È in corso un dibattito sul riconoscimento dei lavoratori delle piattaforme digitali come lavoratori subordinati e non come contraenti indipendenti responsabili della propria assicurazione sociale e con controllo sul proprio reddito. Il lavoro mediante piattaforme digitali è destinato a crescere, ma rappresenta chiaramente anche una sfida per i quadri normativi e istituzionali esistenti, e i suoi effetti sull’economia e sulla società sono incerti. La qualità del lavoro offerto e le condizioni di impiego dei lavoratori delle piattaforme digitali suscitano vaste preoccupazioni in relazione a questioni quali la mancanza di possibilità di indennità di malattia e un accesso limitato alle prestazioni di disoccupazione o ai regimi di sostegno del reddito.

La nozione di lavoratore digitale pone di per sé un problema di identificazione e ricognizione del tipo sociale, gli studi più recenti evidenziano almeno varie tipologie di piattaforme che mediano l’incontro tra offerta e domanda di prestazioni di lavoro di tipo standard e sostanzialmente uniformi (es.: riders e Uber); piattaforme che mediano domanda e offerta di lavoro fisico come micro lavoretti e servizi specializzati; piattaforme che mediano lavoro digitale che si svolge direttamente su piattaforma, normalmente creativo e molto specialistico (graphic design, branding, product development, traduzioni, editing ecc.).

La Commissione europea ha presentato la sua proposta di direttiva ai due co-legislatori, Consiglio e Parlamento europeo, il 10 dicembre 2021. In sede di Consiglio, il fascicolo è all’esame del gruppo competente, la direttiva mira a garantire che alle persone che lavorano mediante piattaforme digitali sia riconosciuta la situazione occupazionale legale che corrisponde alle loro modalità di lavoro effettive. La proposta prevede una lista di controllo per determinare se la piattaforma digitale sia un “datore di lavoro”,  è giuridicamente considerata un datore di lavoro se sono soddisfatti almeno due dei seguenti criteri: determinazione del livello della remunerazione o fissazione dei limiti massimi; supervisione dell’esecuzione del lavoro con mezzi elettronici; limitazione della libertà di scegliere l’orario di lavoro o i periodi di assenza, di accettare o rifiutare incarichi o di ricorrere a subappaltatori o sostituti; fissazione di regole vincolanti specifiche per quanto riguarda l’aspetto esteriore, il comportamento nei confronti del destinatario del servizio o l’esecuzione del lavoro; limitazione della possibilità di costruire una propria clientela o di svolgere lavori per terzi; Se almeno due di questi criteri sono soddisfatti, le persone che lavorano mediante la piattaforma digitale dovrebbero godere dei diritti sociali e dei lavoratori derivanti dallo status di “lavoratore subordinato”: salario minimo (ove previsto); contrattazione collettiva; orario di lavoro e protezione della salute; ferie retribuite; migliore accesso alla protezione contro gli infortuni sul lavoro; prestazioni di disoccupazione e di malattia; pensioni di vecchiaia di tipo contributivo.
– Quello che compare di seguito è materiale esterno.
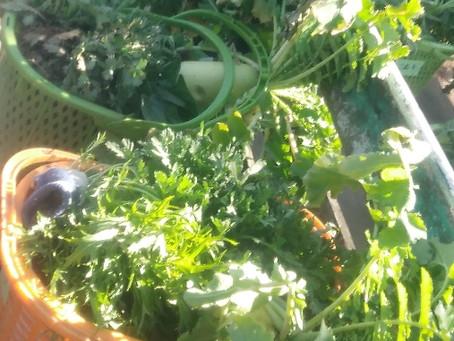2020 1/19 すいとん作り冬野菜収穫体験イベントありがとうございました。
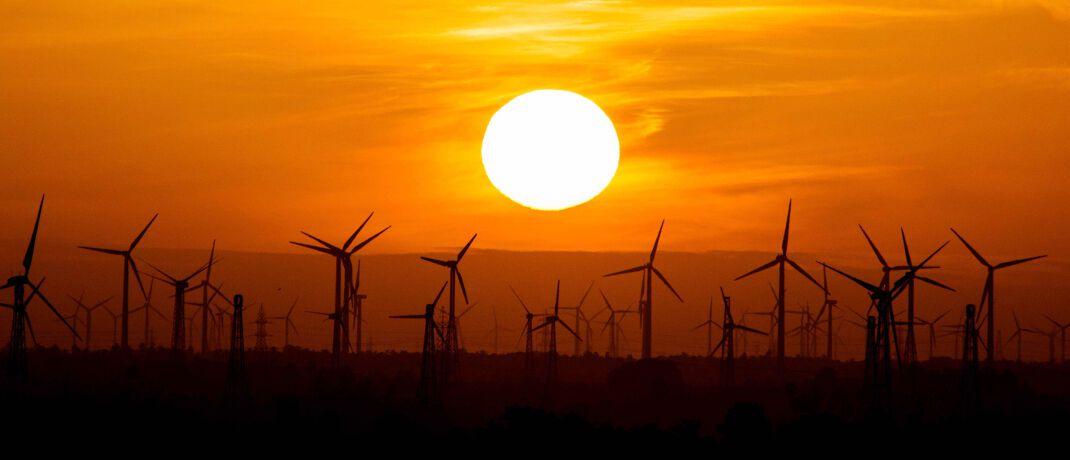 Windpark bei Sonnenuntergang: Der Pangaea Life Fonds investiert vorwiegend in Erneuerbare Energien wie Windkraft und Fotovoltaik.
Le piattaforme digitali hanno il diritto di contestare tale classificazione, nel qual caso devono dimostrare l’assenza di un rapporto di lavoro. Tali misure dovrebbero pertanto apportare benefici anche alle piattaforme grazie a una maggiore certezza del diritto, alla riduzione delle spese di contenzioso e alla più agevole pianificazione aziendale.

Le piattaforme di lavoro digitali utilizzano sistemi algoritmici per organizzare e gestire le persone che svolgono un lavoro mediante piattaforme digitali tramite le loro applicazioni o siti web. Le persone in questione spesso non dispongono di informazioni sul funzionamento degli algoritmi e sul modo in cui sono adottate le decisioni. In base a questo la direttiva si propone di: aumentare la trasparenza per quanto riguarda l’uso degli algoritmi da parte delle piattaforme di lavoro digitali; garantire il monitoraggio umano delle condizioni di lavoro; concedere il diritto di contestare le decisioni automatizzate (sia ai lavoratori dipendenti che ai lavoratori realmente autonomi).